During interview on 12/16/13 at 8:30 A.M., the Clinical Risk Manager said the hospital did not use chemical restraints.

1. Patient #43 presented to the hospital in October 2013 with changes in mental status and diagnoses that included dementia, cerebral vascular accident and atrial fibrillation.

On 10/22/13 at 11:00 P.M., a physician's telephone order was obtained for the antipsychotic medication Zyprexa 5 mg (milligrams), IM (intramuscularly), one time, and a Posey vest. A nurse's assessment dated 10/22/13 at 11:30 P.M. indicated the resident was crying, yelling, restless and agitated. The note did not indicate that a restraint assessment had been completed to determine if the patient had met the criteria for restraints. In addition, there was no clinical evidence that the patient was monitored following the I.M. injection of the Zyprexa.

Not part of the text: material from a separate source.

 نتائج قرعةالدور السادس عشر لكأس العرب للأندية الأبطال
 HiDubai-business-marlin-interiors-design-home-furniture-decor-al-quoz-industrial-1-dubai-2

On 10/23/13 at 4:07 A.M., a second physician's telephone order was obtained for the antipsychotic medication Zyprexa 5 mg, IM, one time and a Posey vest. The orders did not indicate that the patient had met the criteria for restraints. A restraint assessment was initiated on 10/23/13 at 5:34 A.M. The assessment indicated the resident was confused, disoriented, restless and agitated. The assessment did not include a conclusion or identify that a restraint was implemented. A monitoring tool was initiated. However, the monitoring tool was used to monitor the Posey restraint and did not include monitoring the patient following the I.M. Zyprexa.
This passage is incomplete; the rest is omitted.